**PAGE**
Given an integer N (which is always a power of 2) denoting the length of an array which contains integers in range [0, N-1] exactly once, the task is to pair up these elements in a way such that the sum of AND of the pair is equal to K. i.e ∑ (ai & bi) = K.

Note: Each element can be part of only one pair.

Examples:

Input: N = 4, K = 2
Output: [[0, 1], [2, 3]]
Explanation: Here N = 4 means array contains arr[] = {0, 1, 2, 3}, 
Pairs = [0, 1] and [2, 3]
(0 & 1) + (2 & 3) = 0 + 2 = 2.

Input: N = 8, K = 4
Output: [[4, 7], [1, 6], [2, 5], [0, 3]]

 

Approach: The solution to the problem is based on the following observation:

There can be four cases as shown below:

  • Case 1 (If K = 0):
    • Because N is power of 2, the pairs of form {0+i, N-1-i} will always have bitwise AND as 0 [where i = 0 to (N-1)/2].
    • Here AND of every pair is going to be 0 which implies the sum of every AND pair is going to be 0.
    • After that for K = 0 form these pairs in the following form: [[0, N-1], [1, N-2] . . .].

Stored records
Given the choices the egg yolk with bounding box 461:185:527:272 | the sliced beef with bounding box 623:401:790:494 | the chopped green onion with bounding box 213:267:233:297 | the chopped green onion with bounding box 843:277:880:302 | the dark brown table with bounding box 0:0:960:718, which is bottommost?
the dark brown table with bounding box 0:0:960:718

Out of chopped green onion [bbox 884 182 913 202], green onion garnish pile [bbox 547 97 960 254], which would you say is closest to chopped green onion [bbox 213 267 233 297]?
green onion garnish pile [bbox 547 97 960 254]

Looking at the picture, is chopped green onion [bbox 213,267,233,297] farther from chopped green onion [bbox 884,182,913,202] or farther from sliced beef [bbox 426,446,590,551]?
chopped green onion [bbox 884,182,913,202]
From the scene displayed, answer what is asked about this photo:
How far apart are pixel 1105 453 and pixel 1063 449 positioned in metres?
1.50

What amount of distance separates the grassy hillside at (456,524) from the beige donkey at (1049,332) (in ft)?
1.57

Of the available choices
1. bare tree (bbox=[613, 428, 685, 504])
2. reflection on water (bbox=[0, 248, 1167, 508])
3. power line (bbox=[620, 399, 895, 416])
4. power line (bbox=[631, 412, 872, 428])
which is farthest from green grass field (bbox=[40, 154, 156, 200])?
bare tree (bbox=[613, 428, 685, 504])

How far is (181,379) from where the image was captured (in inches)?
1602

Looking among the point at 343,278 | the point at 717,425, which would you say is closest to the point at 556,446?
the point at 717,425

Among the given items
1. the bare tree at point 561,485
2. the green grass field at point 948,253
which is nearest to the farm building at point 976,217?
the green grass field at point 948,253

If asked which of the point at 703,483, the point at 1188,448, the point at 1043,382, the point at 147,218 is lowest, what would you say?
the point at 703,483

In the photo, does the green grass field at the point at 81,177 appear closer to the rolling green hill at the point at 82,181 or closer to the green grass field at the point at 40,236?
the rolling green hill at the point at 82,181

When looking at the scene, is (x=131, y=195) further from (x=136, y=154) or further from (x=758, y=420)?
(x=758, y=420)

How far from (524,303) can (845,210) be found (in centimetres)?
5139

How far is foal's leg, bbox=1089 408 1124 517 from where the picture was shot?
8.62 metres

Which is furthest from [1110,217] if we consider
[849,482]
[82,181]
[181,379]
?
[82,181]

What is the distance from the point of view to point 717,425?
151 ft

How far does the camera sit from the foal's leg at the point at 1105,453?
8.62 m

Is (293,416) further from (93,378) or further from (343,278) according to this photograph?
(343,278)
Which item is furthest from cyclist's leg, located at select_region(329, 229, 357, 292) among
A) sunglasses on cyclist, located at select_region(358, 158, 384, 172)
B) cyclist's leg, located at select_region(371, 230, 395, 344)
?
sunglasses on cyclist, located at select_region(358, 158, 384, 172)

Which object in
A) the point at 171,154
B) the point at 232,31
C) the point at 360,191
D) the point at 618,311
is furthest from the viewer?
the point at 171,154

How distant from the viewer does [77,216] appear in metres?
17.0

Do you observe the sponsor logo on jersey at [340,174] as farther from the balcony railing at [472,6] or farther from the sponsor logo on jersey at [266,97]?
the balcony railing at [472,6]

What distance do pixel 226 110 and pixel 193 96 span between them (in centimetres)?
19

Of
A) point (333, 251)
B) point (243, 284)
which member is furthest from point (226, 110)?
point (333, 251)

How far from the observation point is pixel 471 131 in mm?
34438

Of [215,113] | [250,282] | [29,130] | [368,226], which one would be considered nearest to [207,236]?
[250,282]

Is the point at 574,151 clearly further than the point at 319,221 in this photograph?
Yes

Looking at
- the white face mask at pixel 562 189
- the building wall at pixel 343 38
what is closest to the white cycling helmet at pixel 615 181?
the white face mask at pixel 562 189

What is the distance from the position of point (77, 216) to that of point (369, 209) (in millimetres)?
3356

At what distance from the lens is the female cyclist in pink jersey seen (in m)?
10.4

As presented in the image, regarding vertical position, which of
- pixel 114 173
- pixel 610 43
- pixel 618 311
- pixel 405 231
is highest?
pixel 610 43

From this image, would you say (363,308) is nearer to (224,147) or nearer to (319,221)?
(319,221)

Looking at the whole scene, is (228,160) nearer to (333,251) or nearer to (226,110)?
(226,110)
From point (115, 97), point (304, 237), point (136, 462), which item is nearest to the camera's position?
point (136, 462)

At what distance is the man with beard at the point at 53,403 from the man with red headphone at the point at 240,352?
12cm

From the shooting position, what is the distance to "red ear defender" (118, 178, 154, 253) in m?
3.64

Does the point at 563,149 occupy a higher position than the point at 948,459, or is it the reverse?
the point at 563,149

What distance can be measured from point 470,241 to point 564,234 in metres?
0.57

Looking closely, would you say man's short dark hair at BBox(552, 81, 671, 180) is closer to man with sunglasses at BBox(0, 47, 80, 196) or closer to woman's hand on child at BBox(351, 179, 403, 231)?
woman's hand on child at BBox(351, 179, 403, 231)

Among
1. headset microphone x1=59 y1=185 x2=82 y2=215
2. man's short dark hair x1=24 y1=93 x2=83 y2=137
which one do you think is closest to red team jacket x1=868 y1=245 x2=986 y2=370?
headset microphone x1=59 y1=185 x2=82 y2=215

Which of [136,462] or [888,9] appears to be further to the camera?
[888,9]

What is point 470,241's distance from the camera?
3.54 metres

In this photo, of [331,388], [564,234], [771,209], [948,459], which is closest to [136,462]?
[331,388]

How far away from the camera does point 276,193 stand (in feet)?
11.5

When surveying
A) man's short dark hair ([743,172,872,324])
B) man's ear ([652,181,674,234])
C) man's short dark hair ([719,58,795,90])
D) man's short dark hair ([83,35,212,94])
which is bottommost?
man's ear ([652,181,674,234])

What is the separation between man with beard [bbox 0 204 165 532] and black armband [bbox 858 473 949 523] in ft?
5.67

**GIVEN EXERCISE A**
Rewrite the AND-pairing text between "Input: N = 8, K" and "going to be 0.", inclusive, with "observation" changed to "insight".
**GIVEN EXERCISE B**
How many lines of the stored records contain the string "bounding"? Give only the number.

**SOLUTION A**
Input: N = 8, K = 4
Output: [[4, 7], [1, 6], [2, 5], [0, 3]]

 

Approach: The solution to the problem is based on the following insight:

There can be four cases as shown below:

  • Case 1 (If K = 0):
    • Because N is power of 2, the pairs of form {0+i, N-1-i} will always have bitwise AND as 0 [where i = 0 to (N-1)/2].
    • Here AND of every pair is going to be 0 which implies the sum of every AND pair is going to be 0.

**SOLUTION B**
2